Breaking Silos: Adaptive Model Fusion Unlocks Better Time Series Forecasting¶
Conference: ICML 2025
arXiv: 2505.18442
Code: https://github.com/ZhiningLiu1998/TimeFuse
Area: Time Series
Keywords: Time Series Forecasting, Model Fusion, Meta-Learning, Ensemble Methods, Adaptive Weights
TL;DR¶
Proposes TimeFuse—a sample-level adaptive model fusion framework. It characterizes input time series features using meta-features and trains a learnable fuser to predict the optimal model combination weights, achieving near-universal improvements (outperforming the best single model on 95.1% of samples) across multiple forecasting benchmarks.
Background & Motivation¶
Background: Time series forecasting models continue to advance (Transformers, Mamba, MLPs, etc.), competing closely on benchmark datasets.

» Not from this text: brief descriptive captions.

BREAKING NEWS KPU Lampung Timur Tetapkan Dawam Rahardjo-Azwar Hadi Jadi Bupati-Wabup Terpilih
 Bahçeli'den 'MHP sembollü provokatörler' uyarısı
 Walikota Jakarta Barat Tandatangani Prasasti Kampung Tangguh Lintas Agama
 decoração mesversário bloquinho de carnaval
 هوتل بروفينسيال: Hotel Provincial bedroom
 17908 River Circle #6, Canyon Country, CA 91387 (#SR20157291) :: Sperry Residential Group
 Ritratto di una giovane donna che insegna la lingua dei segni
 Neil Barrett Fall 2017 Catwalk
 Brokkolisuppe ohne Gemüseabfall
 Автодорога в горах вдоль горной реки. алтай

Limitations of Prior Work: Fine-grained sample-level analysis reveals a neglected fact—no single model is consistently optimal across all samples; even the top-ranked model ranks first on only about 23.2% of test samples; each model has unique areas of strength.

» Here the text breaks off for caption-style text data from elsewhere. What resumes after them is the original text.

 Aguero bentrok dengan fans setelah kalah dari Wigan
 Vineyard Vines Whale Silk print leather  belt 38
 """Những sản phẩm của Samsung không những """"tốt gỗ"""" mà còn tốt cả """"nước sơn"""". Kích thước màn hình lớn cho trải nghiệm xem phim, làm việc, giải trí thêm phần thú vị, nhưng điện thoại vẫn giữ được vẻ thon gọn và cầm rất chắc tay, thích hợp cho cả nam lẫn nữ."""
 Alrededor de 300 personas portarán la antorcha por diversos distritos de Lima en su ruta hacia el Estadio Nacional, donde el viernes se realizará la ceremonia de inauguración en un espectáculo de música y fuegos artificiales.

Key Challenge: The single-model paradigm wastes the complementary strengths of different models.
Goal: How to adaptively leverage the unique advantages of different models on different samples?
Key Insight: Characterize the properties of each input time series using meta-features, and train a fuser to predict the optimal model combination weights.
Core Idea: Shift from "selecting the best single model" to "finding the optimal model combination for each sample".
Method¶
Overall Architecture¶
- Build a model zoo: Independently train \(k\) forecasting models.
- Meta-feature extraction: Compute statistical, temporal, and spectral features for each input.
- Fuser training: Learn the mapping from meta-features to model combination weights.
- Inference: Extract meta-features \(\rightarrow\) predict weights \(\rightarrow\) perform weighted combination of predictions from each model.
Key Designs¶
-
Multi-dimensional Meta-feature Extraction:
- Function: Compute comprehensive feature descriptions for each input time series.
- Mechanism: Three categories of features—statistical features (skewness, kurtosis), temporal features (stationarity, rate of change), and spectral features (dominant frequency, spectral entropy).
- Design Motivation: These features capture the types of time series that different models excel at—e.g., TimeMixer excels at high spectral complexity, while Non-stationary Transformer excels at low stationarity.
-
Learnable Fuser:
- Function: Predict the combination weights \(w_1, \dots, w_k\) of the \(k\) models from meta-features.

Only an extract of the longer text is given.